Task statement: Transcribe the lines of the records starting with the one that has "gusset plates can" in it and ending with the last, and transcribe nothing else.

(Material for the task)

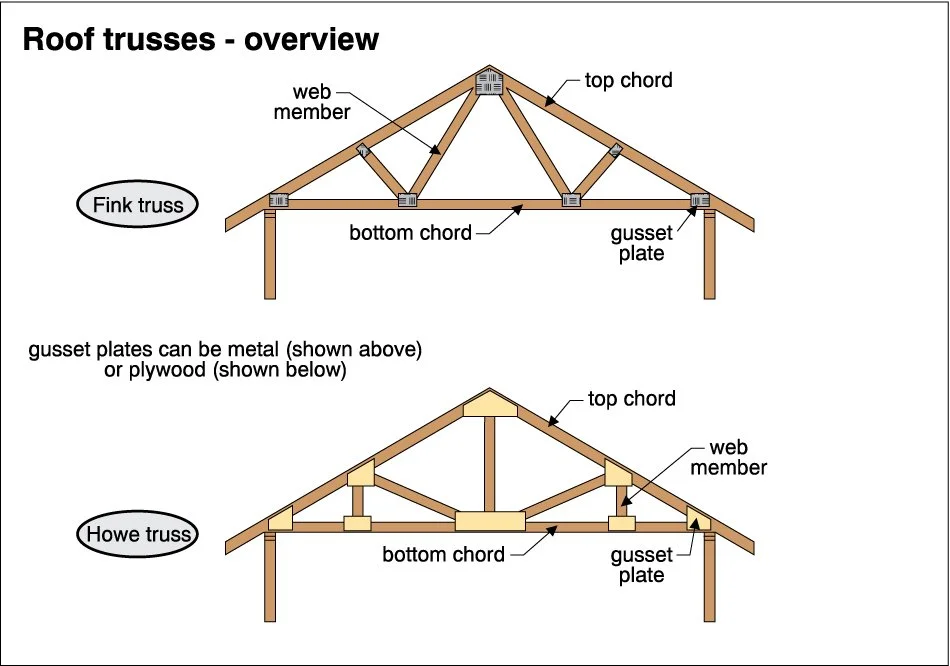 Roof trusses - overview

web member

top chord

Fink truss

bottom chord

gusset plate

gusset plates can be metal (shown above) or plywood (shown below)

top chord

web member

Howe truss

bottom chord

gusset plate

(End Material for the task)

Result of the exercise:
gusset plates can be metal (shown above) or plywood (shown below)

top chord

web member

Howe truss

bottom chord

gusset plate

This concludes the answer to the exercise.